READING TEXT

──────────────────────────────

A model for deep learning

Our mission at The Learning Code is to help you thrive in your college classes and to support you in completing your college degree. We hope to ignite your passion, stimulate your curiosity, and strengthen your belief in yourself. One of our major goals is to encourage you to become a strategic deep learner so that you can learn anything you want and master any skill. We believe that the more effective you are in exercising your expertise as a deep learner, the more freedom you enjoy. Under the right circumstances, we know that you can leverage your proficiency as a deep learner to earn straight A’s in your college classes, make money via scholarships, develop a value-based vision for your future, grow meaningful relationships that bring happiness into your life, build a career that you love, and change your communities to reflect your most cherished desires for a brighter world. In fact, we believe that the most valuable skill you can develop while earning your college degree is that of strategic deep learning. The best way to do this is to find a master coach in your target area who can guide you to become a strategic deep learner. However, the U.S. college education system makes it nearly impossible for most college students to engage in and sustain deep learning over long periods of time. As we’ve discussed before, the current policies that govern our college systems all but guarantee that most college students will have close-to-zero meaningful, long-term relationships with master coaches who are invested in their success. Our work at The Learning Code is designed to fill this gap and help you develop yourself as a strategic deep learner. In this post, we explore a model for deep learning that you can use to improve your learning skills in any of your college classes.

Let’s jump right into our model for deep learning. The diagram below, titled Find the sweet spot, presents a visual representation for the process of engaging in deep learning.

──────────────────────────────

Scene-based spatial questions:

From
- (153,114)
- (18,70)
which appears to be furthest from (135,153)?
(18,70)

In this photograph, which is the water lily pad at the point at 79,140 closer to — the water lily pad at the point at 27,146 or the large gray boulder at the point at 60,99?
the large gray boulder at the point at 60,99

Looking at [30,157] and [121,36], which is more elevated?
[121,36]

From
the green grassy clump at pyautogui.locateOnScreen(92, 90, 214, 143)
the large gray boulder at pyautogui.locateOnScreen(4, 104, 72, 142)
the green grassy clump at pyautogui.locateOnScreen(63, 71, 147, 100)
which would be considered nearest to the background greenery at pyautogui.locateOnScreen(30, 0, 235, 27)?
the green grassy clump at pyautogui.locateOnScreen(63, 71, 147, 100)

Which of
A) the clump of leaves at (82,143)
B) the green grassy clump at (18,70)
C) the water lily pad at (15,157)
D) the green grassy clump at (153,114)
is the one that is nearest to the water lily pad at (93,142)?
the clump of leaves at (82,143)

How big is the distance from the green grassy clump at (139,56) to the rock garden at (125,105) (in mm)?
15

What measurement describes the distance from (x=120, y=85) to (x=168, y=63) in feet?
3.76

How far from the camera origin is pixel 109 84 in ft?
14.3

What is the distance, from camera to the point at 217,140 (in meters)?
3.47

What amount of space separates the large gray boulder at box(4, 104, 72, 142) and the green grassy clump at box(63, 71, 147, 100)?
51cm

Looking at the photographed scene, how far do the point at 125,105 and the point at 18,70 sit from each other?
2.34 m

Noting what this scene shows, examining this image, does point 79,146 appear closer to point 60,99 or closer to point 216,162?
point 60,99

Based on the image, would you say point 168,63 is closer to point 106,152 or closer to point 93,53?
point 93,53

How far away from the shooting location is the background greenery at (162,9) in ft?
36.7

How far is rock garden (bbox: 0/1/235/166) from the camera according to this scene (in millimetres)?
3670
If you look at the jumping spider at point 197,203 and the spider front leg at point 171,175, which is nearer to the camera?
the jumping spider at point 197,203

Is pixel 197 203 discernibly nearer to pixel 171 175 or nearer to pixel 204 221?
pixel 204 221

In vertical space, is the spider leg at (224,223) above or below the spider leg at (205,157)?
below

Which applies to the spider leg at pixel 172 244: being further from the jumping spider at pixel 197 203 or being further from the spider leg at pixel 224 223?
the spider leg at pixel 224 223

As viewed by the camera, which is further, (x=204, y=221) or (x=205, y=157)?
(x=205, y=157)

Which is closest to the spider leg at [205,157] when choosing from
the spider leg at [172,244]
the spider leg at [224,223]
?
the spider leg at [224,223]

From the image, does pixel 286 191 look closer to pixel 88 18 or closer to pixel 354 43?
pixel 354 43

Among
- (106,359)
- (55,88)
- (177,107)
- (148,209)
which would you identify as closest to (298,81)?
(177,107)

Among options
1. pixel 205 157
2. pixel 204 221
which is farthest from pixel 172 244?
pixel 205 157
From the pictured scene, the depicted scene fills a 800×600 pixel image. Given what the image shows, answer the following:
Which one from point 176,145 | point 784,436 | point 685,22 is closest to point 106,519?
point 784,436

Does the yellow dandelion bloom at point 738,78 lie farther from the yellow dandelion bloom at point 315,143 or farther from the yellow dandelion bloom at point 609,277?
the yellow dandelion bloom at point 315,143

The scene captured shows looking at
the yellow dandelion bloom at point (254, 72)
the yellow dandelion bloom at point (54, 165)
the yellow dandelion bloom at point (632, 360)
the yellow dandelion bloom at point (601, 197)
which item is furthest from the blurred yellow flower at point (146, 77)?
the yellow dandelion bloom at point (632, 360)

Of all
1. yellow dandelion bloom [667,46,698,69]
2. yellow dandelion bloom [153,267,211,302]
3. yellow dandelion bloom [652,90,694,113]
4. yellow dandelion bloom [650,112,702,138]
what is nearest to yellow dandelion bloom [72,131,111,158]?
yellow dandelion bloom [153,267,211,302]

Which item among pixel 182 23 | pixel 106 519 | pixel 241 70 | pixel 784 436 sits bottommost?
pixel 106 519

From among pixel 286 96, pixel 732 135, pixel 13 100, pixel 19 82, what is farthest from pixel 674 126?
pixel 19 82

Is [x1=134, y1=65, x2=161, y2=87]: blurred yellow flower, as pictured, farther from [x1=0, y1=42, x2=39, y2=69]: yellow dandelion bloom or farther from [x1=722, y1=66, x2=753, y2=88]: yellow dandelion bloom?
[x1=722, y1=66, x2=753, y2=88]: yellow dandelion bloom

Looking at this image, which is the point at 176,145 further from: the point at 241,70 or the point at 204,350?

──────────────────────────────

WORK TO COMPLETE
a – Answer these questions about the post on a model for deep learning, one line each:
(i) What is the name of the organization whose mission the post describes?
(ii) Which skill does the post call the most valuable one to develop while earning a college degree?
(iii) What is the title of the diagram that the post introduces?
b – Render this sentence from the post on deep learning into Spanish: "We believe that the more effective you are in exercising your expertise as a deep learner, the more freedom you enjoy."
c – Extend the post on a model for deep learning, beginning right after its final sentence and keeping the same voice.

ANSWERS
a –
(i) The Learning Code
(ii) Strategic deep learning
(iii) Find the sweet spot

b – Creemos que cuanto más eficaz seas al ejercer tu pericia como aprendiz profundo, más libertad disfrutas.

c –
Figure 1, Find the sweet spot: In order to engage in deep learning, you need to repeatedly push yourself into your sweet spot, which is your space for productive struggle. This diagram is designed to help you visualize how to find your sweet spot.

Let’s dive deeper into the various features of this diagram and explicitly discuss how this model relates to your work learning in college classes. For more information about many of the terms, ideas, and inspiration behind this discussion, please read two books, written by Daniel Coyle, titled The Little Book of Talent and The Talent Code.

The Horizontal and Vertical Axes

The Find your sweet spot diagram shown above is a graph featuring two axes. The horizontal axis represents the amount of time you spend focused on learning towards one particular goal. Your goal might be to a master a specific skill or build new knowledge in a specific domain. For example, skills you might want to learn include riding a bicycle, typing 100 words per minute, running a 6-minute mile, solving complex math problems, getting straight A’s in college classes, building a YouTube Channel, writing a book, thriving on a job interview, etc. Knowledge you might want to develop includes a deep understanding of how to build a computer, how to code in Python, how to apply the math you learn in college to your life, how racism negatively effects your life, the history of African Americans in film, or any topic that you are curious to know more about. Whatever skill or knowledge that you want to build, the horizontal axes tracks the amount of time you spend dedicated towards that effort.

The vertical axis of the Find your sweet spot graph tracks the level of difficulty you perceive while learning. We partition this vertical axis into three zones depending on the types of sensations you feel during your practice. These are the comfort zone (in yellow), the sweet spot (in green), and the survival zone (in red).

The Zones of Learning

The comfort zone of learning involves engagement in tasks that you can complete without much conscious effort. When you are working on activities in your comfort zone, you feel a sense of ease and effortlessness. You are definitely not actively struggling nor are you reaching beyond your current capacity. For any practice within your comfort zone, you can easily succeed at more than 80% of your attempts.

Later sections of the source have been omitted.